▶ [Reading text]:
▶

# Korg usb midi driver problem with Win 10 - 1903 update



## Solarsentinel (Jul 14, 2019)

Hi all,
I posted here to inform some people who have problem with the korg usb midi driver since the 1903 May win 10's update.

For the facts, there is a big bug with Korg usb midi driver when you update from version 1809 to version 1903 of win 10. The result is for an unknown reason all KORG usb midi devices won't be full functionning. (Synths and midi controllers for example).
In fact the hardware work well but they will not be recognize as midi device on any DAW. then it will be impossible to transfert any midi informations.

The problem seems to come from the update, and the midi ports aren't well attributed.
For good fonctionning the Korg usb midi devices have to be installed beetween midi port 0 and midi port 10, but with the update all theses ports has drivers corrupted or "virtually" blocked.

Reinstalling the driver have no effect.
I didn't try a clean install (i presume it may work) because i don't want loose time on making this just for one driver problem.

KORG is awared of the problem (there are numbers of threads about that on their forums) but since the may update has realeased, for the moment they have not updtated their driver yet (Come on KORG problem still here for more 2 months now!!!).
https://support.korguser.net/hc/en-...083-USB-MIDI-is-not-recognized-on-Windows-10-

I found help with Ian Dixon youtube video. It's a great help and solved the problem for me. it's easy to do and KORG usb midi devices works well now.

(Many thanks to you Ian)

Here's a link for the video:



Hope this will help you if you have the problem, and if you don't want to loose time with a full reinstall.


----------



## Giscard Rasquin (Jul 14, 2019)

I had the same problem. Even doing the thing in that video didn´t resolve the problem for me.
What worked for me is to just let Windows install the driver for the Korg device (in my case the Nanokontrol2).
I first de-installed everything and unplugged the device. Re-started windows, plugged the device back in and Windows said it was installing a new driver for it.
Afterwards it worked perfectly!


----------



## Solarsentinel (Jul 14, 2019)

GuitarG said:


> I had the same problem. Even doing the thing in that video didn´t resolve the problem for me.

◀

▶ [Set tasks]:
A - According to the Korg driver thread, between which MIDI ports must Korg USB MIDI devices be installed to function properly?
B - Write the next portion of the Korg driver thread, starting right after its final line.

▶ [Information given]:
▶

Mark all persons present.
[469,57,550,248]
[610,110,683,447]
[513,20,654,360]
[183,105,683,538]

◀

▶ [Exercise responses]:
A - Between MIDI port 0 and MIDI port 10.

B -
> What worked for me is to just let Windows install the driver for the Korg device (in my case the Nanokontrol2).
> I first de-installed everything and unplugged the device. Re-started windows, plugged the device back in and Windows said it was installing a new driver for it.
> Afterwards it worked perfectly!


Yes i have also korg nanokontrol 2 and have the same issue. I did your method and it worked. But for my korg synth's it didn't. Only the video method has worked for both things for me.

Thanks for your sharing GuitarG


----------



## frontline (Jul 14, 2019)

FYI, I had difficulty troubleshooting why my Linnstrument stopped responding to MIDI November 2018 (Mac OS 10.13.6). Turns out it was the Korg USB-MIDI driver. From the http://www.rogerlinndesign.com/ls-faqs.html (Linnstrument FAQ (first topic on &quot;Problems&quot; tab)):



> If you're using a Mac and have a USB-MIDI Korg driver earlier than version 1.2.2 in your system, it has a bug that prevents LinnStrument from appearing as a MIDI device on your Mac. The solution is to install the Korg 1.2.2 USB-MIDI driver. Click here to go to the download page, then click the link for the 1.2.2 USB-MIDI driver for mac.
> 2019 update: Korg's 2019 driver version 1.2.5 r2 causes the same problem as above. As of March 6, 2019, Korg hasn't yet fixed the bug, so the only fix is to delete the driver from 'Macintosh HD>Library>Audio>MIDI Drivers' then restart your mac.


----------



## DANIELE (Jul 14, 2019)

Well, I think I'll delay Windows Updates some more. I'll update it as late as possible.


----------



## Solarsentinel (Jul 14, 2019)

DANIELE said:


> Well, I think I'll delay Windows Updates some more. I'll update it as late as possible.


I understand. Because this tend to happened a lot more. For example with a security update on 1809 there was a problem with native instruments usb midi device. Fortunatly Native is far more responsive than KORG to make a patch!
But i agree with your point of view.


----------



## DANIELE (Jul 14, 2019)

Solarsentinel said:


> I understand. Because this tend to happened a lot more. For example with a security update on 1809 there was a problem with native instruments usb midi device. Fortunaltly Native is far more responsive than KORG to make a patch!
> But i agree with your point of view.


 
I know, I had this issue with my S88 MK1. This is why I delay updates. It is very disappointing....


----------



## Solarsentinel (Jul 23, 2019)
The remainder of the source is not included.